Come nasce lo show e di cosa parla?

«Storie di tutti i giorni che ho cercato di raccontare attraverso un percorso del tutto nuovo, cercando di tirar fuori una parte di me diversa da quella che mostro di solito. La parte musicale è presente ma in modo diverso. Le canzoni che faccio dal vivo sono degli inediti fatti apposta per lo spettacolo. Il tutto è un po’ misterioso ma deve essere così. All’inizio del chiedo di non mettere niente online in modo da non rovinare la sorpresa alle persone che vengono a vedermi».

Come le è nata l’idea?

«La stand up comedy mi è sempre piaciuta, era da tanto che volevo fare una cosa di questo genere. C’è un lato ironico dentro di me, ma che sui social o all’interno dei miei testi non sono mai riuscito a trasmettere. Dopo due Sanremo di fila ho sentito che era arrivato il momento di percorrere un’altra strada, forse rischiosa ma che allo stesso tempo assecondasse la persona che stavo diventando».

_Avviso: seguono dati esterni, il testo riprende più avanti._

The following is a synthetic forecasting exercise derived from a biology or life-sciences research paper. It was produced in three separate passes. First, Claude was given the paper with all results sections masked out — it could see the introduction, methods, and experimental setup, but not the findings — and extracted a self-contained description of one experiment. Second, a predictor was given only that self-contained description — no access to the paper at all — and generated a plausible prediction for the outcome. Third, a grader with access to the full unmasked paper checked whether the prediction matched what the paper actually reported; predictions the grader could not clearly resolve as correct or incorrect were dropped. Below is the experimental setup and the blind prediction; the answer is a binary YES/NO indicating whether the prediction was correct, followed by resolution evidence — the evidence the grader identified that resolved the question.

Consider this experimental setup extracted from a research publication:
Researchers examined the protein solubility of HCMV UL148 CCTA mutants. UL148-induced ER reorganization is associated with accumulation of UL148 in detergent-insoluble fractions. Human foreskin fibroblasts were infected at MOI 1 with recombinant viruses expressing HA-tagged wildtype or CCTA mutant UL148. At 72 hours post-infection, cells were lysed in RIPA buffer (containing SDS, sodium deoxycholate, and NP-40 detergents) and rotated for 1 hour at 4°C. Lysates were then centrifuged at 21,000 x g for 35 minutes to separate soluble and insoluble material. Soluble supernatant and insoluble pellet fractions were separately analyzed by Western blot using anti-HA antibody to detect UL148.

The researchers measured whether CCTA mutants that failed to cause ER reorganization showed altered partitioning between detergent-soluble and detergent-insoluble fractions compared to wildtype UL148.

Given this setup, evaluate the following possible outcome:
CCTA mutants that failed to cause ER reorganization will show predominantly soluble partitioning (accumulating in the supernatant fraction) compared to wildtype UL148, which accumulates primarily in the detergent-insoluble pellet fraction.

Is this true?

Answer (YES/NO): NO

Se le chiedessero che lavoro fa, lei cosa risponderebbe?

«Una parola per definirmi non c’è, mi piace essere versatile. Cerco di comunicare attraverso le diverse forme d’arte, in questo modo mi diverto e mi sento me stesso. Forse la parola artista è la più corretta».

È passato dall’hip hop al soul fino alla stand up comedy, lo spettacolo è una fusione di generi?

«Una fusione con delle aggiunte. Si può dire che si tratta un riassunto delle cose che ho fatto e che fanno parte di me».

Cantare e intrattenere, quali sono le differenze?

«In comune c’è lo stare sul palco. Prima ho fatto tante serate con comici emergenti e posso assicurarle che avevo più esperienza di palco ed ero meno teso rispetto ad uno agli inizi. Per il resto, il lato comico e teatrale è totalmente diverso rispetto ad un concerto. C’è silenzio e tutte le emozioni belle o brutte le capisci. Vieni giudicato ogni dieci secondi. Nella musica no».

Quindi è più difficile far ridere rispetto che farsi apprezzare come cantante?

«È una regola importante. Una bella canzone è comunque una bella canzone. Una bella battuta può essere una bella battuta ma se non ride nessuno non verrà apprezzata neanche da te. La risata influenza anche la percezione degli altri. Il rapporto con lo spettatore è diverso. Nella musica chi sta sul palco a volte quasi si dimentica che sta cantando ad una platea».

La sua è stata una scelta coraggiosa...

«Mi rendo conto che sia così, ma l’ho fatto per esigenza personale. Avevo bisogno di uno spazio per me dove sentirmi libero».

Ha dei rimpianti legati alla sua carriera?

«C’era la paura del giudizio e le persone che avevo attorno mi dicevano di restare sulla strada che già percorrevo. L’unico rimpianto è perciò non aver saputo assecondare i miei sentimenti prima».

Pensa di aver perso pubblico o di averne guadagnato?

«Molti hanno apprezzato solo una parte della mia carriera ma sono sorpreso da quanti mi abbiano seguito nonostante i cambiamenti. Sono molto fatalista. In altri i campi è raro che ci siano clienti che vanno per tanto tempo nello stesso posto; quindi perché col mio pubblico dovrebbe essere diverso?».

Parliamo del suo prossimo arrivo in Sardegna. Che rapporto ha con l’isola?

«La prima volta fu a sei anni, quando con mio padre andammo ad Olbia. Era pieno inverno e non era ancora arrivato il turismo di oggi. Ci sono ricordi legati alla musica, ma solo poche volte sono riuscito a venire. Anche per questo ho deciso di tornarci».

Pensando alle polemiche di questi giorni riguardanti i testi che oggettificano la donna, quanto crede che un artista abbia la responsabilità di ciò che scrive?

«Non vorrei che si cercasse di generalizzare il fatto che è colpa del rap, spesso sento in giro queste polemiche. Le cose succedono anche senza queste frasi. Detto ciò, viviamo in un mondo figlio di una società machista ed il rap è solo una maniera come un’altra di documentare la realtà. Quello che va condannato è invece l’ignoranza e il come vengono trattati certi argomenti, ma questo vale per tutti gli altri ambiti. Dal mio punto di vista valuto sempre cosa scrivere e come scriverlo, so che con la musica posso muovere le coscienze, ma non tutti sono così scrupolosi».